Ein Mann tritt ein, etwas unsicher auf
den Beinen, in grüne, dreckige Kleidung gekleidet. Sein Umhang ist
am Saum zerfranst und macht einen schäbigen Eindruck, und sein
langes Haar könnte auch mal wieder eine Dusche vertragen.
Sein Gesicht ist grau, die Augen liegen
tief in den Höhlen, und getrocknetes Blut klebt ihm am Mundwinkel.
Auch an seinem Ärmel ist ein solcher Fleck zu sehen.
Doch vor Allem fällt der große,
braunrote Fleck vorne an seiner Brust auf, die er sich hält, als
würde ihn das Atmen schmerzen. Glücklicherweise sind die Pfeile
bereits entfernt worden, sodass sie ihn nicht behindern.
Ich starre ihn an, während ich nervös
meine Hände knete. Er hat noch nie zuvor solch einen schlimmen
Eindruck gemacht, und ich weiß, dass das meine Schuld ist.

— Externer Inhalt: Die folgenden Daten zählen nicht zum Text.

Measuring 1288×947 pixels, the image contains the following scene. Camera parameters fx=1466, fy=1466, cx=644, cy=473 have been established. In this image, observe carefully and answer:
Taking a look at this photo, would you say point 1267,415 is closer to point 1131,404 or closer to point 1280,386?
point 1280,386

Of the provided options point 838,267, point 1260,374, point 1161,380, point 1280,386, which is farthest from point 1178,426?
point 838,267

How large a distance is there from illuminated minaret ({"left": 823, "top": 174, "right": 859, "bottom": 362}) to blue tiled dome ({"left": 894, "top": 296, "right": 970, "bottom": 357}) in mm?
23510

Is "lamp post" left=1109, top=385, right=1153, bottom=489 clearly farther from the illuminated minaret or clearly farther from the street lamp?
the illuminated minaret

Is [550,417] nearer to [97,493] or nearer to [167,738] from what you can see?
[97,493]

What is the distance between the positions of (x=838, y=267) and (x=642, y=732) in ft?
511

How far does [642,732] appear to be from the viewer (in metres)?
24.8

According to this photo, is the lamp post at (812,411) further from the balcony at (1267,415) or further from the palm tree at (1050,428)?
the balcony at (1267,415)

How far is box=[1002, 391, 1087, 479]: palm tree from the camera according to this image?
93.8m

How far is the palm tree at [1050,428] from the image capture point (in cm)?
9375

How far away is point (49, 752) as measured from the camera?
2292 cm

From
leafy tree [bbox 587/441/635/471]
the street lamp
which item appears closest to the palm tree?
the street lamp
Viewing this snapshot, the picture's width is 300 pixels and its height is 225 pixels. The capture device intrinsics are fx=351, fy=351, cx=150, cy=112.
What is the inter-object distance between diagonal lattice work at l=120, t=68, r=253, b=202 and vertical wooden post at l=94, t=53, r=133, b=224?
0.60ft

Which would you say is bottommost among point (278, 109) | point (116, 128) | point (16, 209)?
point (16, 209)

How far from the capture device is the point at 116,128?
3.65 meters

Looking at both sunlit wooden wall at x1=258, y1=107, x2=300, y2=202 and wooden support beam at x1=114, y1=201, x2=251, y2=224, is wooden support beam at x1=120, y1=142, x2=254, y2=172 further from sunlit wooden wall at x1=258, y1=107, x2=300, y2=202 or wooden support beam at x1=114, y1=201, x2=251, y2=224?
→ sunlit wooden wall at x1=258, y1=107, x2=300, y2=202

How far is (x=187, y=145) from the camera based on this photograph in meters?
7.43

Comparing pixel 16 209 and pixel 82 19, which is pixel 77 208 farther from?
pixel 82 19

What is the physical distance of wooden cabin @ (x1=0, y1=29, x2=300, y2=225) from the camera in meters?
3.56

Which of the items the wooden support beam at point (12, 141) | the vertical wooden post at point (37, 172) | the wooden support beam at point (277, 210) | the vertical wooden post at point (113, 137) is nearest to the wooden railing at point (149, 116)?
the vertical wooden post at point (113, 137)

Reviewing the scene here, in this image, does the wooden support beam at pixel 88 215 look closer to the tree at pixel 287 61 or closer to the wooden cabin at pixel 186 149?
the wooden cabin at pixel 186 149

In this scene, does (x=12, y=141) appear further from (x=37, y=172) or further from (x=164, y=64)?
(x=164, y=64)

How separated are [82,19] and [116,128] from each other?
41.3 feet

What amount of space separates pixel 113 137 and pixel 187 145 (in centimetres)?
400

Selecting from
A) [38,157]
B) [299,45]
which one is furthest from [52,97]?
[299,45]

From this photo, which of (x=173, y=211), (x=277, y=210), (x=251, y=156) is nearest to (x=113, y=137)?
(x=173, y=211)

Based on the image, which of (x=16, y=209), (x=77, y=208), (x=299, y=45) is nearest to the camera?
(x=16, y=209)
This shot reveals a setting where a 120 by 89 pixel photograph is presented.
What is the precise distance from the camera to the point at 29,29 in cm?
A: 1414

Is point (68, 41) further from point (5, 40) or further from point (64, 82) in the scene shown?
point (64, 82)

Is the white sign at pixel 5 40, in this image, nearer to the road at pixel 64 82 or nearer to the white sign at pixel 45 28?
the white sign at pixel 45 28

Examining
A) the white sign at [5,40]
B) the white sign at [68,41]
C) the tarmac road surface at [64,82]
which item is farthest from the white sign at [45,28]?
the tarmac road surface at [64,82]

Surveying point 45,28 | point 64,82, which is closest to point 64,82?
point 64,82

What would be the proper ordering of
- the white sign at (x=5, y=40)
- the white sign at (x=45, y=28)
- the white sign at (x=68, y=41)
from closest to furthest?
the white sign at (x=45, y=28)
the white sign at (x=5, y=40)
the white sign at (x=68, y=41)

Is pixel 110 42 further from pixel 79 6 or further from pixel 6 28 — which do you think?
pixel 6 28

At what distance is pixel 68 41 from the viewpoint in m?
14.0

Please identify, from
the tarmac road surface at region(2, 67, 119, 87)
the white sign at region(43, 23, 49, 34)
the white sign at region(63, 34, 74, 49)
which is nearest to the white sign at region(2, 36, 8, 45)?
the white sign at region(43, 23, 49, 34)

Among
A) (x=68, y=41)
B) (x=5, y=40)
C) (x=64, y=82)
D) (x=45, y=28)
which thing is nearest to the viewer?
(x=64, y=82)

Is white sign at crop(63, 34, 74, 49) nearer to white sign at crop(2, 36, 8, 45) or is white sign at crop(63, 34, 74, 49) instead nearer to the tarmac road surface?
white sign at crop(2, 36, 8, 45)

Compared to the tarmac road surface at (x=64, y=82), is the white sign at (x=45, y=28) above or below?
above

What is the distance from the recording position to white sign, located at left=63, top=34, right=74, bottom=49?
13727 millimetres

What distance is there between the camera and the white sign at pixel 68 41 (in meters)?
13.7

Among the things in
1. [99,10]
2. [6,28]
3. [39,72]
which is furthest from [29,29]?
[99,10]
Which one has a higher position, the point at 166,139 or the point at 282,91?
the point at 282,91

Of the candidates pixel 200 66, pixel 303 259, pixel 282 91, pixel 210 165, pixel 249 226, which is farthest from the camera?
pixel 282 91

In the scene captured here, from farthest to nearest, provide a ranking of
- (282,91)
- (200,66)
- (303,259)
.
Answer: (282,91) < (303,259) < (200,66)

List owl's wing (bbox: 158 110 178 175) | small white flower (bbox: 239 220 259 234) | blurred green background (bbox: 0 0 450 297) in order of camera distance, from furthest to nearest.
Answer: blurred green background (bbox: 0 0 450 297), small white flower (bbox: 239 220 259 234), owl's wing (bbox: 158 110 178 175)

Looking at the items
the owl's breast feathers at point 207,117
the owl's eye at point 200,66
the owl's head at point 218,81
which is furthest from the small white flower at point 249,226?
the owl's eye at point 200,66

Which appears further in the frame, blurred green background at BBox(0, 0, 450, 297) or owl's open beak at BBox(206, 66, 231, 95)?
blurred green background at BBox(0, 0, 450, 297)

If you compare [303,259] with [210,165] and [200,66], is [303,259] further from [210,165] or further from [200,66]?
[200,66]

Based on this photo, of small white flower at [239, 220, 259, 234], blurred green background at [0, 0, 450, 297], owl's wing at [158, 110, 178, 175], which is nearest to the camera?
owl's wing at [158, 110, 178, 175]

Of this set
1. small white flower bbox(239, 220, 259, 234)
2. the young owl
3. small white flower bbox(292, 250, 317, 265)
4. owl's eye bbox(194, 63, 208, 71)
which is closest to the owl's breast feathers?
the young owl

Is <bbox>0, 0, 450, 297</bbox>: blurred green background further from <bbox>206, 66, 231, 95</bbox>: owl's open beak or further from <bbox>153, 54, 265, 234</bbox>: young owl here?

Er erwidert meinen Blick, und Spott und
Anklage spricht aus ihm, da er sicherlich meine Sorge erkennt. „Du
hast mich umgebracht“, sagt er trocken. „Wieder einmal.“
Ich beiße mir für einen Moment auf
die Lippe. „Es... es tut mir Leid!“ stoße ich schließlich
hervor und erhebe mich, gehe zögernd auf ihn zu. „Es tut mir
wirklich, wirklich -“
„Bleib weg, léasere!“,
knurrt er und weicht vor mir zurück, zuckt zusammen, als er gegen
die Wand stößt und dort einen blutigen Fleck hinterlässt. Es ist
offensichtlich, dass er Schmerzen hat.
Ich bleibe stehen und senke den Blick.
„Nun gut“, seufze ich, „ich will ehrlich sein und sagen, dass
es mir halbwegs Leid tut. Aber wir hatten schon lange darüber
gesprochen, und Ihr ward einverstanden.“
Ohne seine Antwort abzuwarten gehe ich
zur Tür und in die dahinter liegende Küche, fülle den Wasserkocher
und schalte ihn an. Danach suche ich für einen Moment nach einem
geeigneten Tee, ehe ich den Teebeutel in eine Tasse hänge und eine
halbe Zitrone auspresse. Eine zweite Tasse stelle ich ebenfalls
bereit.
Als ich wieder in den Raum komme, hat
er sich auf dem Boden niedergelassen und sich gegen die Wand gelehnt.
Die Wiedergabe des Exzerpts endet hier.